▸ Instruction:
Convert the records below into a Markdown table with the columns Row and Line, putting each nonblank line in its own numbered row and leaving out blank lines.

## BEGIN Data supplied

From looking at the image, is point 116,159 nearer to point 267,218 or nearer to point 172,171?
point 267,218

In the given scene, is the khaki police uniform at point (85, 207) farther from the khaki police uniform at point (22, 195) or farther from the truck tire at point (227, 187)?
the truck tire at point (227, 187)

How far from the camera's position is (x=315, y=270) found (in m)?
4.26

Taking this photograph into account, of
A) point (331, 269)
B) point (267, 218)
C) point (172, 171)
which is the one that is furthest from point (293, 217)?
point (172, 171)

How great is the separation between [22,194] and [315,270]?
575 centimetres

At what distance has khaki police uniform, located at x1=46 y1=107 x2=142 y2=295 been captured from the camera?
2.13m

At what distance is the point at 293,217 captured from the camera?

## END Data supplied

▸ Worked solution:
| Row | Line |
|---|---|
| 1 | From looking at the image, is point 116,159 nearer to point 267,218 or nearer to point 172,171? |
| 2 | point 267,218 |
| 3 | In the given scene, is the khaki police uniform at point (85, 207) farther from the khaki police uniform at point (22, 195) or farther from the truck tire at point (227, 187)? |
| 4 | the truck tire at point (227, 187) |
| 5 | How far from the camera's position is (x=315, y=270) found (in m)? |
| 6 | 4.26 |
| 7 | Taking this photograph into account, of |
| 8 | A) point (331, 269) |
| 9 | B) point (267, 218) |
| 10 | C) point (172, 171) |
| 11 | which is the one that is furthest from point (293, 217)? |
| 12 | point (172, 171) |
| 13 | How great is the separation between [22,194] and [315,270]? |
| 14 | 575 centimetres |
| 15 | At what distance has khaki police uniform, located at x1=46 y1=107 x2=142 y2=295 been captured from the camera? |
| 16 | 2.13m |
| 17 | At what distance is the point at 293,217 captured from the camera? |